Il giallo delle versioni sullo sparo al veglione

Un onorevole non può trovare alibi nel silenzio

Prende forma un po’ per volta, la verità su quanto accaduto la notte di Capodanno alla fine del veglione col sottosegretario alla Giustizia Andrea Delmastro. Nulla che possa migliorare granché la reputazione di Emanuele Pozzolo, il deputato di Fratelli d’Italia finito al centro della vicenda: comunque siano andate le cose, la scelta sciagurata di presentarsi alla festa con un’arma lo rende comunque il responsabile unico di quanto accaduto. Se la piccola North American calibro 22 fosse rimasta dove doveva stare, chiusa in un cassetto a casa di Pozzolo, oggi l’elettricista Luca Campana non si troverebbe con la coscia bucata da una pallottola. Ma è possibile che sul piano processuale gli accertamenti della Procura di Biella alleggeriscano, almeno in parte, la posizione del deputato FdI.
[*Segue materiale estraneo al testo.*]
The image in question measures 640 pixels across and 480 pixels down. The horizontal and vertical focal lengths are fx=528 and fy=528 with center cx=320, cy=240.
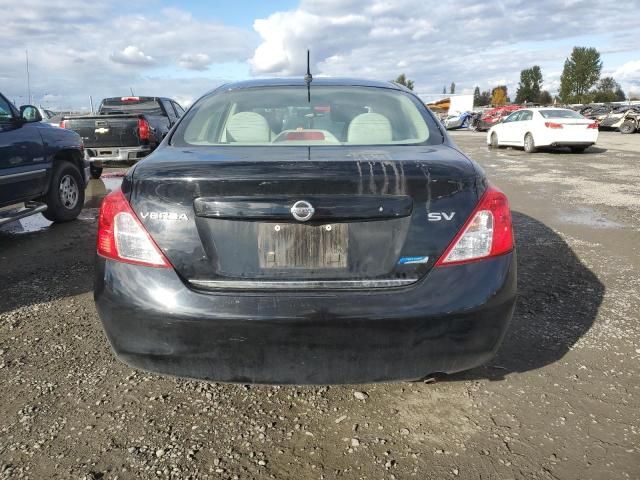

Incrociando le testimonianze dei presenti – spesso confuse e contraddittorie, come accade in questi casi – lo scenario che appare il più probabile è quello per cui al momento dello sparo l’arma non era in mano a Pozzolo ma a proprio a Campana, il genero del caposcorta di Delmastro che insieme ad altri parenti della pattuglia di agenti penitenziari aveva chiesto di partecipare alla festa nella sede della Pro Loco di Rosazza. In sintesi: dopo gli ultimi brindisi, prima di congedarsi, il deputato mostra la pistola a un gruppo dei partecipanti; l’arma cade a terra; Campana la raccoglie e in quel momento parte il colpo che lo raggiunge alla coscia.

Si tratta della versione che lo stesso Pozzolo ha fornito durante le sette ore del suo interrogatorio, che ovviamente potrebbe essere una versione interessata, e che – secondo quanto riportato ieri da Repubblica – sbatte contro il racconto di Campana («non ho mai toccato la pistola», avrebbe detto al suo avvocato) ma che coincide con il racconto che è stato fatto nella immediatezza dei fatti a Andrea Delmastro, che al momento dello sparo era fuori dal locale. Quando il sottosegretario alla Giustizia è rientrato e si è trovato davanti alla drammatica scena di Campana steso al suolo, gli è stato riferito proprio che la pistola era caduta senza conseguenze, e che solo al momento di raccoglierla era partito un colpo. E d’altronde anche l’unica dichiarazione resa da Pozzolo a un cronista nell’immediatezza dei fatti («è stato un incidente, non sono stato io a sparare») coincide con questa ricostruzione. Saranno ora due accertamenti tecnici a dire quale sia la versione corretta: l’esame medico legale sulla ferita, che potrebbe individuare la traiettoria del proiettile; e il tampone stub effettuato dai carabinieri a carico del deputato, alla ricerca di residui di polvere da sparo.

Anche se il suo racconto venisse confermato, la leggerezza del comportamento di Pozzolo resta inaccettabile. Anche perché, come emerso nelle scorse ore, il parlamentare meloniano è un vero appassionato di armi: oltre alla calibro 22 protagonista del fattaccio di Capodanno, possiede altre sei pistole, tutte regolarmente denunciate e utilizzate per «difesa personale». La prima è stata sequestrata in diretta dai carabinieri come prova del reato, per le altre il prefetto di Vercelli – la città dove Pozzolo ha la sua vera residenza – ha avviato la procedura di sequestro, dopo che il prefetto di Biella ha revocato il porto d’armi al deputato. Pozzolo aveva dunque una dimestichezza con le armi che rende ancora più assurda la scelta di presentarsi a una festa con una pistola carica e senza sicura. E anche se si accertasse che Campana si è sparato da solo, l’accusa di lesioni colpose al deputato potrebbe restare in piedi: perché la colpa, comunque, è tutta sua.